Cramer turned to the technology space to illustrate his point. Paired with the blockage of Broadcom-Qualcomm, fears of Chinese retaliation to President Donald Trump steel and aluminum tariffs fueled investors to sell out of tech stocks in Tuesday's trading session.

But Cramer wouldn't fold so easily.

"Look, there's China-oriented tech and non-China-oriented tec — you can have a smattering of both in a diversified portfolio, which you know I always preach, or you know what? You can just ignore Chinese exposure completely," the "Mad Money" host said.

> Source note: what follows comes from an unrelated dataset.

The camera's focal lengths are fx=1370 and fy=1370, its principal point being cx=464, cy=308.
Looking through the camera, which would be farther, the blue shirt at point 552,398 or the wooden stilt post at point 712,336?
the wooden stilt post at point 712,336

Read more from Jim Cramer and other top money experts

For example, the high-growth stocks of Amazon, Netflix and Google parent Alphabet are all insulated from any pushback from the People's Republic, Cramer said.

Cramer added that his newly anointed "cloud kings" were also safe, non-China-oriented investments: Workday, VMware, Salesforce.com, Red Hat, ServiceNow, Adobe and Splunk.

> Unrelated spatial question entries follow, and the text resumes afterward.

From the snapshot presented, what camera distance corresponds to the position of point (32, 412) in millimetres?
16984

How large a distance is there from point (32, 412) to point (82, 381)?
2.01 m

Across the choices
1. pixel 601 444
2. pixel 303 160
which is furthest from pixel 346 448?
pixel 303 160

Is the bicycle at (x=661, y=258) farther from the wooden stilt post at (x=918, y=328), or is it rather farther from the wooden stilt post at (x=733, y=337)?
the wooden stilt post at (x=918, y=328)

But investors who sold their shares in companies that Trump directly attacked in his past tweets weren't exactly playing it safe, either, Cramer argued.

"Suppose you only invested in the companies that President Trump has directly attacked in his tweets," Cramer said.

"First he went after United Technologies for wanting to move a Carrier plant to Mexico — stock's up 23 points since then," he said. "Then he trashed Boeing for charging too much for the new Air Force One. That $152 stock back then has gone to $338. Then he went after Lockheed Martin. You left $81 bucks on the table if you walked away from that one."

While he didn't want investors to ignore the president's tweets or write off the changes to U.S. trade policy, Cramer did want investors to consider the circumstances before selling because of a tweet.

"I am saying that if you have a diversified portfolio — some health care stocks, some banks, some consumer packaged goods stocks, some tech — you won't need to re-position every time the fickle administration changes its view," the "Mad Money" host said.

And with the president using the stock market as a rating system, Cramer argued that it wouldn't be in Trump's best interests to seriously debilitate stocks anyhow.

"If you're going to react to every gesture, every comment, every tweet this president makes, you're going to end up losing sight of the bigger picture: as much as the president wants to be tough on trade or on companies that take our jobs offshore, he wants the stock market to go higher even more," Cramer said.

"Look, it's an unholy alliance. But judging by the stock market's trajectory since the election, it's one that favors the bulls, not the bears."

Disclosure: Cramer's charitable trust owns shares of Broadcom and Alphabet.